There isn’t much in the way of characters running from or destroying hordes of infected here, as there has been in other chapters from The Last of Us. There aren’t battles between warring factions of survivors fighting for dominance in the wasteland of what used to be America, either. But there is still significant tension, conflict, and revelation in Druckmann’s script, which he cowrote with fellow showrunner Craig Mazin and Halley Gross, a Westworld veteran who worked with him to craft the 2020 game The Last of Us Part II.

“The Price” also brings back Pedro Pascal’s Joel—who died in episode two of this season—by way of flashbacks focused on him and Bella Ramsey’s Ellie. The story culminates with Joel confessing to Ellie that he killed the hospital staff who were trying to extract a cure from her. She reacts with grief—not only because he lied to her for so long about that rescue, but also because she would rather have given her life for something so meaningful. “We’re getting deep into Ellie and Joel’s relationship,” Druckmann says. “The stuff they’re talking about on that porch should resonate, going backwards and forwards with everything that the story has left to tell.”

Vanity Fair: Ellie and Joel lay all their secrets out in episode six. What made this one you wanted to direct yourself?

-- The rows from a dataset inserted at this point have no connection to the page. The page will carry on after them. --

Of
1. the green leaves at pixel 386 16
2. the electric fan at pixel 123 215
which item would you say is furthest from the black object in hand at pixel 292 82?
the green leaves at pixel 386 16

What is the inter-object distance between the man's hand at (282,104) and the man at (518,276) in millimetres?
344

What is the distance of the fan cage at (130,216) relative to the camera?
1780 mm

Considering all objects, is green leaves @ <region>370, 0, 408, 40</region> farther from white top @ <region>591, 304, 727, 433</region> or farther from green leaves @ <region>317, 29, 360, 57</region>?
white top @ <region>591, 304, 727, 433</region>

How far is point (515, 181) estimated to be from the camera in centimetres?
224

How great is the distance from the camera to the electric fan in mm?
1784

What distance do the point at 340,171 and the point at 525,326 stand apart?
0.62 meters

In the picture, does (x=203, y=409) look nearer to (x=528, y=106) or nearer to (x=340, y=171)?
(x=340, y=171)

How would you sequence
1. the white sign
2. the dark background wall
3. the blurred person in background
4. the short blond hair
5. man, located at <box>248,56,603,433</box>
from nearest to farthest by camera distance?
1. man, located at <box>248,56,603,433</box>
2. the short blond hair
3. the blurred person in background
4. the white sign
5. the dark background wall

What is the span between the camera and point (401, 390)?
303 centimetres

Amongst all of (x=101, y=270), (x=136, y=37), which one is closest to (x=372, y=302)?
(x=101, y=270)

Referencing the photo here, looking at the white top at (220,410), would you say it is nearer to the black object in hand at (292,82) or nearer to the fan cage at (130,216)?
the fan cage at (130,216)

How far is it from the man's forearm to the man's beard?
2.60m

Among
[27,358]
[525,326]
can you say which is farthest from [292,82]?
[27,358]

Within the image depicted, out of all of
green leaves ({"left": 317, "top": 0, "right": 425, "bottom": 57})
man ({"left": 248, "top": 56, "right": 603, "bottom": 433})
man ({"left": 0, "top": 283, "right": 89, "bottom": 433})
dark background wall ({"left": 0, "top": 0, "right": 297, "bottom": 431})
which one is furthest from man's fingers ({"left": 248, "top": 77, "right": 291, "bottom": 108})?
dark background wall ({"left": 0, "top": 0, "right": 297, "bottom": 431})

Neil Druckmann: Sometimes those dramatic sequences are more engaging than any action. I want people to lean forward and really be invested: How is this argument going to turn out? Ultimately, this show is about these relationships. We have really frigid infected, and we have frigid set pieces, but those sequences can only work if you care about the outcome for the people involved. Otherwise, you’re not going to be emotionally moved by it.

The opening sequence shows Joel as a teenager with his brother, and we meet his cop father. His dad is played by Better Call Saul’s Tony Dalton, who can be so intimidating.

He is the scariest charming person onscreen. He does so much with so little, with just the intensity in his eyes. And then how that intensity turns to pain as he’s recalling what he had to experience with his father, and how he’s trying to do a little bit better. It was crucial that you believe him.

I kept expecting their conversation to explode into violence.

In the writing process, we had versions of the scene that you are describing. It ultimately felt more engaging for this dad to find some camaraderie with his son. It’s like, “This time the wrong thing that you did was actually the correct thing. Because you did violence to protect your tribe, your family, your brother. And that’s what I have done. Sometimes I’ve even hit you to protect you. So maybe now you can understand who I am.” And then he admits he doesn’t know if even that’s the correct thing. All he knows is that he didn’t beat them as badly as his dad did, so he knows he’s done a little bit better. And he’s hoping that when his son grows up, Joel would do a little bit better than him.

Joel says something similar to Ellie in the final scene on the porch. We know from the previous episode that Dina (Isabela Merced) is pregnant, and Ellie is going to support her care for the child. Joel didn’t know that would happen, but his words feel very prophetic now.